STATED EXERCISE:
Can you copy out the lines below word for word, omitting the pictures?

SUPPLIED ENTRIES:
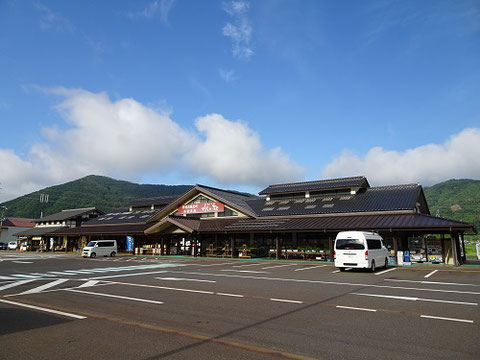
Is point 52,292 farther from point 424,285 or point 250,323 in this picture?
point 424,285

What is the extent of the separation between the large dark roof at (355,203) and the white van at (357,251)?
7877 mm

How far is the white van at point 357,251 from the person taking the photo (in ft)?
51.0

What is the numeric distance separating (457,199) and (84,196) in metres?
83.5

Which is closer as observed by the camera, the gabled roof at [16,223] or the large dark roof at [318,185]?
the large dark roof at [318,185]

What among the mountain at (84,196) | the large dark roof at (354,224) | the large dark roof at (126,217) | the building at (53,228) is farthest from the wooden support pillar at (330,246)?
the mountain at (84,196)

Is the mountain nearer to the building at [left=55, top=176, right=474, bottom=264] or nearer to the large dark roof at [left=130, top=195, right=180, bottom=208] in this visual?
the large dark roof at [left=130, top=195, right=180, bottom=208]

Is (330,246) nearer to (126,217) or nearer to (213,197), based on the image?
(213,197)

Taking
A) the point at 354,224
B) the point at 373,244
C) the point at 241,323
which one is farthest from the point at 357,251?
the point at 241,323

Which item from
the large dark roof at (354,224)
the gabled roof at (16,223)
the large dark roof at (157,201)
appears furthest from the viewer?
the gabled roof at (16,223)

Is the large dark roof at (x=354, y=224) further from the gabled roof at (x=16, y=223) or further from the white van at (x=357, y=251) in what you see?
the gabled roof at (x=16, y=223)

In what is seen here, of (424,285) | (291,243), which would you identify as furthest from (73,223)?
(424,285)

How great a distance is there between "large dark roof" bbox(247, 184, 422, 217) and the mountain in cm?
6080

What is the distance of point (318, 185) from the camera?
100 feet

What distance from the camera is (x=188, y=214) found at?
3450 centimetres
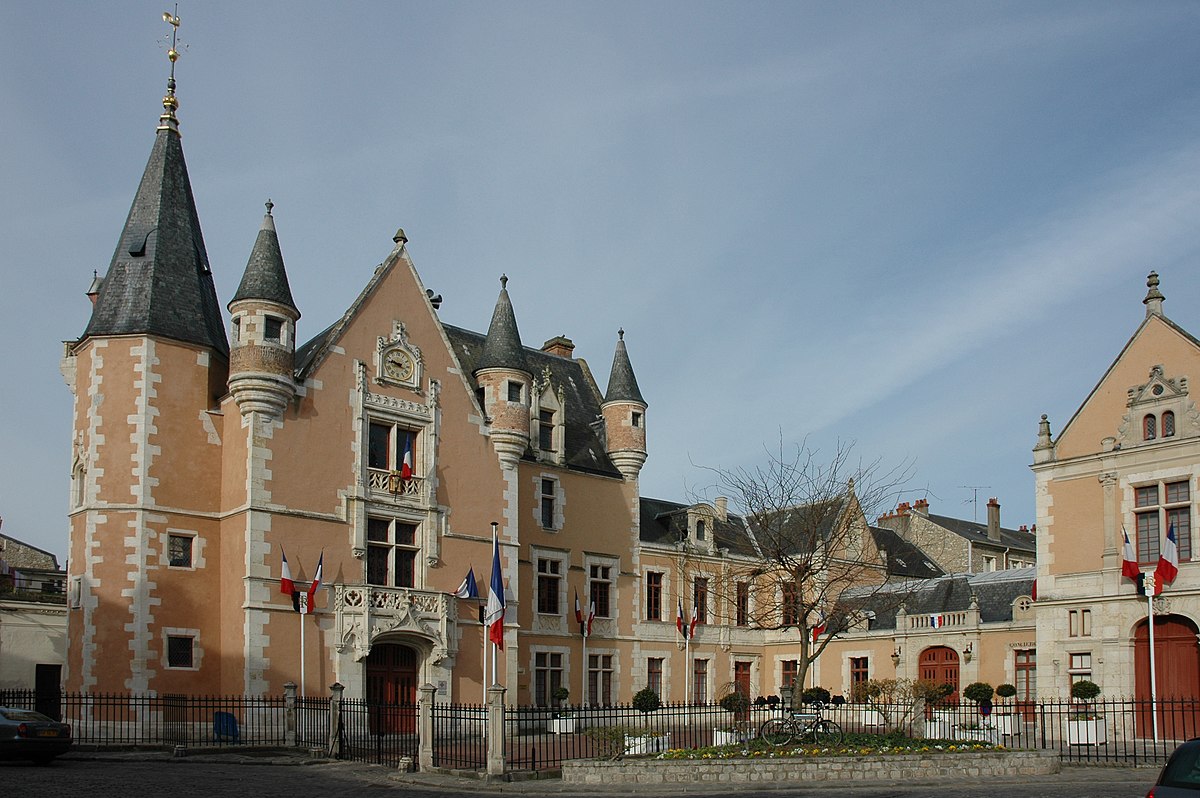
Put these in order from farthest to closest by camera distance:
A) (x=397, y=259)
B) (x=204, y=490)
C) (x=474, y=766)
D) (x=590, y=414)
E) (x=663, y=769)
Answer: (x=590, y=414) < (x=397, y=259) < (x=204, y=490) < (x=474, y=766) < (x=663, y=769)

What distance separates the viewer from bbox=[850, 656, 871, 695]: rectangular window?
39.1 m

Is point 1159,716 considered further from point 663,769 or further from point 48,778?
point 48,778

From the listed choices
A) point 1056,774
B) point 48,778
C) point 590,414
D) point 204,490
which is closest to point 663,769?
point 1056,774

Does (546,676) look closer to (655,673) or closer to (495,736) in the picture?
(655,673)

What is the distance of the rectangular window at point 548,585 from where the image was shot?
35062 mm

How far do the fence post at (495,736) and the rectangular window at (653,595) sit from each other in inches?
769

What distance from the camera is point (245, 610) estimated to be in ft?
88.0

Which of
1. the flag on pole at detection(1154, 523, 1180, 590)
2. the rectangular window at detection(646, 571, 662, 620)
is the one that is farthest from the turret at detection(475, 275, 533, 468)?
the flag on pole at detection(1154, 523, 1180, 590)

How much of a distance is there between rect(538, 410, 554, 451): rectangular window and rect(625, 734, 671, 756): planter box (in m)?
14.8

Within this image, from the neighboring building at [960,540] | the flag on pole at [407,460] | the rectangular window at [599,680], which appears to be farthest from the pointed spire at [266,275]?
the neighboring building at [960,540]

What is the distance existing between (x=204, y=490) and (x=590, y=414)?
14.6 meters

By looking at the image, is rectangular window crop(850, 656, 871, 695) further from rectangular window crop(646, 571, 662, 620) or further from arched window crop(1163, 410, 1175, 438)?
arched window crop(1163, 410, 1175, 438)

RESPONSE:
Is point 52,292 farther from point 424,285 or point 250,323 in this picture?
point 424,285

What is the extent of the separation between the large dark roof at (355,203) and the white van at (357,251)?
7877 mm

How far is the white van at point 357,251 from the person taking the photo (in ft)?
51.0

What is the numeric distance separating (457,199) and (84,196) in metres?
83.5

Which is closer as observed by the camera, the gabled roof at [16,223] or the large dark roof at [318,185]?
the large dark roof at [318,185]

What among the mountain at (84,196) | the large dark roof at (354,224) | the large dark roof at (126,217) | the building at (53,228) is farthest from the wooden support pillar at (330,246)?
the mountain at (84,196)

Is the mountain nearer to the building at [left=55, top=176, right=474, bottom=264] or nearer to the large dark roof at [left=130, top=195, right=180, bottom=208] in this visual?
the large dark roof at [left=130, top=195, right=180, bottom=208]

Is (330,246) nearer to (126,217) or nearer to (213,197), based on the image?
(213,197)

Taking
A) the point at 354,224
B) the point at 373,244
C) the point at 241,323
which one is farthest from the point at 357,251?
the point at 241,323

Which item from
the large dark roof at (354,224)
the gabled roof at (16,223)
the large dark roof at (157,201)
appears furthest from the viewer?
the gabled roof at (16,223)

Is the large dark roof at (x=354, y=224) further from the gabled roof at (x=16, y=223) or further from the white van at (x=357, y=251) in what you see?
the gabled roof at (x=16, y=223)

In what is seen here, of (424,285) | (291,243), which would you identify as furthest from (73,223)?
(424,285)

How great a distance is there between "large dark roof" bbox(247, 184, 422, 217) and the mountain in cm?
6080

What is the distance of point (318, 185) from the camera?
100 feet

What distance from the camera is (x=188, y=214) found at?
3450 centimetres
Put these in order from farthest to closest by camera distance:
A) (x=397, y=259)
B) (x=204, y=490)
C) (x=474, y=766)
D) (x=590, y=414)
E) (x=663, y=769)
Answer: (x=590, y=414) < (x=397, y=259) < (x=204, y=490) < (x=474, y=766) < (x=663, y=769)

What distance separates the viewer from bbox=[850, 656, 871, 695]: rectangular window?
39.1 m

Is point 1159,716 considered further from point 663,769 or further from point 48,778?
point 48,778

From the listed choices
A) point 1056,774
B) point 48,778
C) point 590,414
D) point 204,490
which is closest to point 663,769?
point 1056,774

Does (546,676) look closer to (655,673) or closer to (495,736) in the picture?
(655,673)

What is the distance of the rectangular window at point 548,585 from where the image was shot?
35062 mm

How far do the fence post at (495,736) and the rectangular window at (653,595) sit from each other in inches?
769

What distance from the camera is point (245, 610) estimated to be in ft?
88.0

Which of
1. the flag on pole at detection(1154, 523, 1180, 590)
2. the rectangular window at detection(646, 571, 662, 620)
is the one that is farthest from the turret at detection(475, 275, 533, 468)?
the flag on pole at detection(1154, 523, 1180, 590)

How much of a distance is there between rect(538, 410, 554, 451): rectangular window and rect(625, 734, 671, 756): planter box (in m)?
14.8

Within this image, from the neighboring building at [960,540] | the flag on pole at [407,460] | the rectangular window at [599,680], which appears to be farthest from the pointed spire at [266,275]?
the neighboring building at [960,540]

What is the distance existing between (x=204, y=490) and (x=590, y=414)?
14.6 meters

By looking at the image, is rectangular window crop(850, 656, 871, 695) further from rectangular window crop(646, 571, 662, 620) or further from arched window crop(1163, 410, 1175, 438)?
arched window crop(1163, 410, 1175, 438)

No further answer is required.